Then the outhouse door opens slowly and from it Blanid steps listeningly across the house, in front of the hearth, to the door of the sleeping-chamber, remaining there for a little time with her ear against the door-boards; then she returns noiselessly across the house, behind the hearth, pausing near the house door.

Blanid, in a hushed voice.
If day were only darkness melting down
From darkness into darkness like this rain,
Lost ere 'tis known, then I might always sleep
And sleep and dream I was a queen once more—
She does not know I was a jewelled queen,
For so I spoil her of new heights of joy
In which she might for haughtiness fondle me.
O, I would sleep in that old Crier's arms,
Enduring silence harder than all else,
A mote shut into one cold, kneaded eyelid
Of the dead mere; and dream into the wind,
And cling to stars lest I should slip through space;
And dream I am the body of him I love,
Who yields me only kindness, never love—
O me, that misery of hopeless kindness.
But I'll not die and leave him to her lips;
Though I can never have him she shall not;
For I can use this body worn to a soul
To barter with that Crier of hidden things
That, if he tangles him in his chill hair,
Then I will follow and follow and follow and follow,
Past where the imaged stars ebb past their light
And turn to water under the dark world.

She goes out into the storm, leaving the door open behind her. Presently she is heard singing to a chant-like, ever-falling melody.

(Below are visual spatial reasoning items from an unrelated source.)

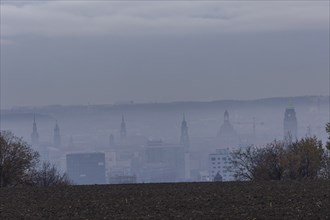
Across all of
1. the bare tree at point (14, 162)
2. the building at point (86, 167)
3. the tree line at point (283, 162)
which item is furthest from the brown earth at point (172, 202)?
the building at point (86, 167)

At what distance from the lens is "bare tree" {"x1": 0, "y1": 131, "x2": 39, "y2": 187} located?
43.4m

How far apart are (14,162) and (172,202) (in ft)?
76.0

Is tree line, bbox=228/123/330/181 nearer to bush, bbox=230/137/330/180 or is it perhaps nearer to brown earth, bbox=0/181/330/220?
bush, bbox=230/137/330/180

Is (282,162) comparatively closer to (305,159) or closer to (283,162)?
(283,162)

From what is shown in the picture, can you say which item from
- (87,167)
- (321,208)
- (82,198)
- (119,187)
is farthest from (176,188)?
(87,167)

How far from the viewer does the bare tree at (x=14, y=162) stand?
43406 mm

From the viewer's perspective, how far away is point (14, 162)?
43.6 m

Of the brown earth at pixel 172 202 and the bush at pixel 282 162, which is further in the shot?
the bush at pixel 282 162

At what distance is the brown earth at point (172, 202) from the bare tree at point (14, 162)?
14.2 m

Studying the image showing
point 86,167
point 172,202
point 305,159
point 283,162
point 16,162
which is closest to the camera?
point 172,202

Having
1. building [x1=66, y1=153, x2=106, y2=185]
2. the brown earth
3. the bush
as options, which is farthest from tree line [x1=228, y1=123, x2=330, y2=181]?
building [x1=66, y1=153, x2=106, y2=185]

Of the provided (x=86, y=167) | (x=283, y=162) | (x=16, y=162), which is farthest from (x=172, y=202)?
(x=86, y=167)

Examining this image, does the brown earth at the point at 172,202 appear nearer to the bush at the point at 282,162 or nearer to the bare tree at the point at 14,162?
the bare tree at the point at 14,162

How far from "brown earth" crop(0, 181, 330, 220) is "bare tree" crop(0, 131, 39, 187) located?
46.6 ft
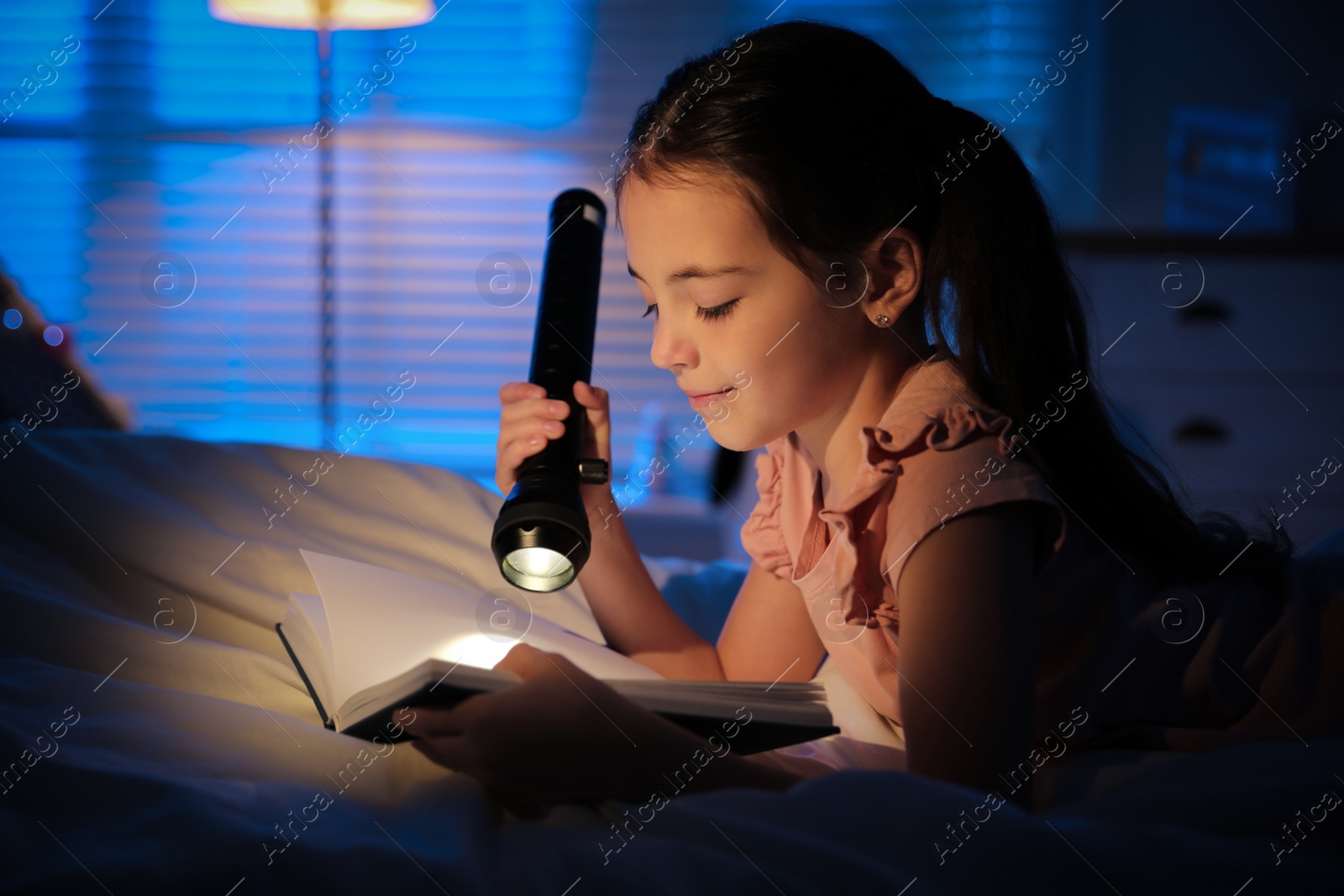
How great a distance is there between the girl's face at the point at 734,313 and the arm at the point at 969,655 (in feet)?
0.60

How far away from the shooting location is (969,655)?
24.4 inches

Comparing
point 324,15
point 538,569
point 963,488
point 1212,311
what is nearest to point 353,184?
point 324,15

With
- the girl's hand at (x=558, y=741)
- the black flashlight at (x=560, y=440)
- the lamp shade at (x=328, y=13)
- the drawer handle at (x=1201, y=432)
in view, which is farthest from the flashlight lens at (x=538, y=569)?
the drawer handle at (x=1201, y=432)

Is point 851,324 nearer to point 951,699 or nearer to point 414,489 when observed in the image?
→ point 951,699

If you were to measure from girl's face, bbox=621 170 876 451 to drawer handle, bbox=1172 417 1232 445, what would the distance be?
5.59 feet

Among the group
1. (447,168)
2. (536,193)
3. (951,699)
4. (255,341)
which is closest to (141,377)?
(255,341)

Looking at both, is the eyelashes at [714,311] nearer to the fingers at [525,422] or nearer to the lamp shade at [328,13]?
the fingers at [525,422]

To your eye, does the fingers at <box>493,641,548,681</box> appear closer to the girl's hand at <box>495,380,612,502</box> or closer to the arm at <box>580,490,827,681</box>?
the girl's hand at <box>495,380,612,502</box>

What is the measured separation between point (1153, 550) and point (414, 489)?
0.74 m

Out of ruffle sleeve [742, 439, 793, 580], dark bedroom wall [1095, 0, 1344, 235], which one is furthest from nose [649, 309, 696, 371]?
dark bedroom wall [1095, 0, 1344, 235]

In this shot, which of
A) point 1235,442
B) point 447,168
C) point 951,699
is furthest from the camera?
point 447,168

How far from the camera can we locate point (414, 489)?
117cm

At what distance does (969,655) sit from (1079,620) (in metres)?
0.21

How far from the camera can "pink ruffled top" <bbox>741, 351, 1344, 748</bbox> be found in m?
0.73
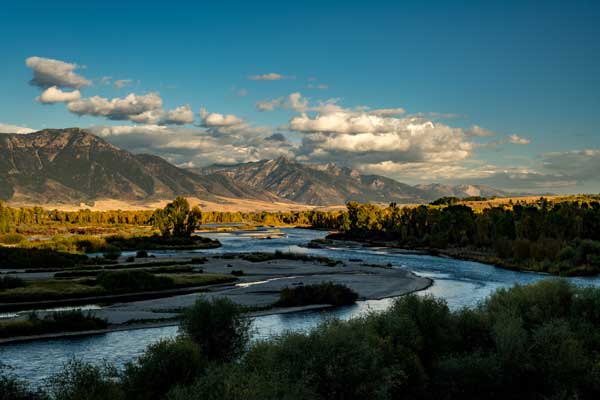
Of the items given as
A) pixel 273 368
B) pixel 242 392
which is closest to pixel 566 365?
pixel 273 368

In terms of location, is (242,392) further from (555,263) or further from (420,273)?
(555,263)

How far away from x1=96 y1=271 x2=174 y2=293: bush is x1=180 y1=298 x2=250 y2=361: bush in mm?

I stand in the sick night, whose hid shape is my own shape,
As dazed life in the flickering hearts of old men;
I think like a lean heron with bald head and frayed nape
Motionlessly moulting in a flat pool of a grey fen,
Whose sleep-blinked horny eyes know it can ne'er moult again.
My age-long cry droops in the hoar unseen stars that shake
Until their discordant rays make darkness inside the sky;
My bare cry shivers along the slimy rushes of the drowned lake—
Weariful waters, do you hear a soul's hair tingling your veiled feet nigh?
I stand outside my keen body, yearning into you as I cry.
Hialti, within.
Is that the lass sobbing a song in sleep?
Thorgerd, within.
The wind, the wind, and so as much as she.
Blanid, still out of doors, singing.
Old father of many waters, can you feel my soul touching yours?
I know that to greet your calling leaves me no more any yea or nay;
Yet I too am of kin with lost woods and sedgy shores,
So come secret as your black wind and take the dark core of my heart away,
Ere you beget me on death to be still-born to an unlit day.
Ohey! Ohey! Ohohey!
The Voice. Ohohey! Ohey!
Hialti, within.
Is there a woman's voice inside the wind?
Thorgerd, within.
... the unclean Crier croaking ... cover your ears ...

Blanid re-enters the house hurriedly; she shuts and bolts the door, hardly knowing what she does; she falls on her knees with her back to the door, breathing quickly and hard, and swaying backward and forward, her face hid in her hands.

Again and again a terrible blast of wind strains at the unyielding door.

The Voice, close at hand.
Open, open; I cannot open; open.
I cannot come to you unless you open.
Blanid, muttering behind her hands.
I will not go ... I can do nothing else ...
It shall not enter ... O, it is in my heart ...

She totters fearfully to the door, after many hesitant backward glances, and opens it slowly and as if she had never known how to open it. She reels against the wall and stands there motionlessly, clutching it with flat hands and outspread arms, as a stooping figure swathed in a rain-coloured, rain-soaked cloak and deep hood enters. Wisps of white hair flutter in the mouth of the hood, and one flicker of the fire-light shows in its depths a soft, shrunken, beardless face with an almost lipless, sunken mouth.